Begin with default/low values, then increase gradually:

  1. Test with temperature = 0.3
  2. If too rigid, bump to 0.5
  3. Adjust incrementally until optimal

Single Variable

Change ONE parameter at a time to understand its effect.

Context Matters

  • Short prompts → Lower temperature (needs focus)
  • Long, detailed prompts → Can increase temperature
  • Ambiguous queries → Lower temperature (consistency)
  • Creative tasks → Higher temperature

Monitor Quality

Track across multiple queries:

  • Consistency
  • Accuracy
  • Creativity
  • Relevance
  • Token usage

Parameter Interactions

Temperature + Top P

  • Don't tune both - use one
  • Temperature is more intuitive
  • Top P gives finer control

Presence + Frequency Penalties

  • Can use both together
  • Presence = reduce repetition
  • Frequency = strongly reduce repetition
  • Typical combo: presence=0.3, frequency=0.5

Reasoning Effort + Temperature

  • Independent controls
  • Reasoning affects thinking depth
  • Temperature affects output randomness
  • Can combine: reasoning=high, temp=0.3 for thorough consistent analysis

Advanced: Context Window

Max Tokens Not a tuning parameter, but important:

  • Sets maximum response length
  • Different per model
  • Costs scale with length

Models:

  • GPT-3.5: 4k context
  • GPT-4: 8k context
  • GPT-4-32k: 32k context
  • Claude Sonnet 4: 200k context

For agents, set based on expected output:

  • Quick answers: 500-1000 tokens
  • Analysis: 1000-2000 tokens
  • Comprehensive: 2000-4000 tokens

Troubleshooting

Problem: Too random/inconsistent → Decrease temperature (try 0.3) → Decrease top_p (try 0.8)

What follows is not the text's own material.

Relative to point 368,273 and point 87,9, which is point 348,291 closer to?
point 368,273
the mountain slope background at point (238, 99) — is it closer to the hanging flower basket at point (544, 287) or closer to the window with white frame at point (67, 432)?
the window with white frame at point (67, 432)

Problem: Too repetitive → Increase presence_penalty (0.5-1.0) → Increase frequency_penalty (0.5-1.0)

Problem: Too boring/generic → Increase temperature (0.7-1.0) → Increase top_p (0.95)

Problem: Off-topic responses → Decrease temperature → Improve system prompt clarity

Problem: Too brief → Check max_tokens → Adjust prompt to request detail

Problem: Too verbose → Increase frequency_penalty → Add "be concise" to system prompt

Testing Methodology

  1. Baseline: Test with defaults
  2. Hypothesis: "Increasing temp will make more creative"
  3. Test: Run same query 5x with temp=0.8
  4. Measure: Rate creativity, accuracy, consistency
  5. Compare: vs baseline
  6. Iterate: Adjust and retest

Resources


Experiment and iterate - optimal settings vary by use case and agent personality.